And when it comes to the cervical, you just have a, by the time you’ve joined or you are microchamfer with the three planes of the reduction, you will find you have enough cervical reduction. That you don’t have to do the depth cuts. 

[Jaz]
Absolutely. Brilliant. In terms of at this stage, are you scanning? Are you impressing? What’s your preference? 

[David]
Well, you touched on this a couple of episodes ago, so I’ll agree with you that, scanners are great, but if you can’t see it, it’s not gonna record it. And when you’re looking at these micro chamfer, I think PVS impression that flows gives you a lot of detail.

Now, don’t get me wrong, that’s what works in my hands. I’ve got colleagues who do fabulous work digitally, and of course it’s all possible. But I do verti preps a lot. I have done retraction cord many times. I don’t use, I haven’t used retraction cord in however many years. I use a lot of retraction paste.

And since we’re on it, a top tip there is to tap it in with a pledget that you’ve wet and dampened and then squeezed dry. You could tap the retraction pace in. And I find that that gives enough retraction in that. But then the PVS impression flows a lot more. And if you’ve got a, maybe a prime scan, it’s gonna record it probably better than a different scanner that we can mention lots, we won’t go there. But it’s harder to record with a scanner than it is with an Impression. Yes. So- 

[Jaz]
Totally. I think if you’re want that highest quality detail, although scanners are brilliant and I think they’re getting there. But in terms of the crisp and the whole avoidance of doubt of that, the impression material has flowed in all the nooks and crannies, where the limitation is the light when you’re scanning.

[David]
But lots of colleagues managed to do that. But I haven’t seen their preparation. I know that for me, putting on a very micro chamfer, as you said, change of direction, that is harder to pick up with a camera than it is with an impression material that flows in. So generally I impress, but I respect people that do it with a scanner. And it again, like everything is what works in your hands, but you need to go in with your eyes open and understand the differences. 

[Jaz] I’m now gonna, in the interest of time, I mean, I could talk to you about days and I know you teach courses on this stuff and this is something that you can talk about for days and I’m just here just picking up these little pearls and gems, so thanks so much.

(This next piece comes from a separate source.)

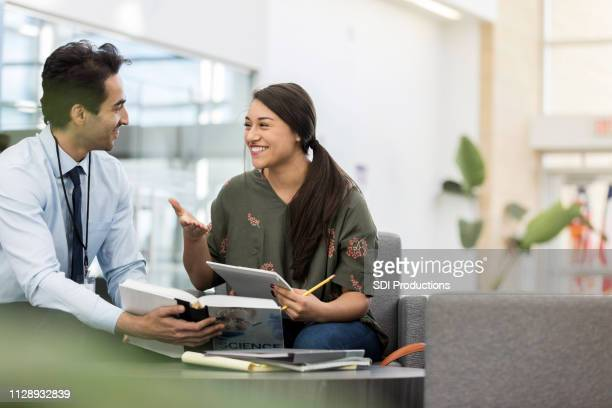 female high school student talking with teacher - idol stock pictures, royalty-free photos & images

I’m really enjoying this so far, but I just wanna make sure we cover these little bits, contact lens veneers, the whole term. We see it in social media and stuff, but how do you feel about the term of contact lens thin? 

[David]
I think that’s for the marketeers, ’cause it’s the marketing term. Any veneer should be as thin as possible, therefore a contact lens. And so people, I mean, originally. When we have feldspathic, you might say, oh, we’ll just use completely clear feldspathic portion in there. And that’s where that it sucks in the color from the underlying tooth. Some people are using feldspathic and they have for many years, and it’s a great material.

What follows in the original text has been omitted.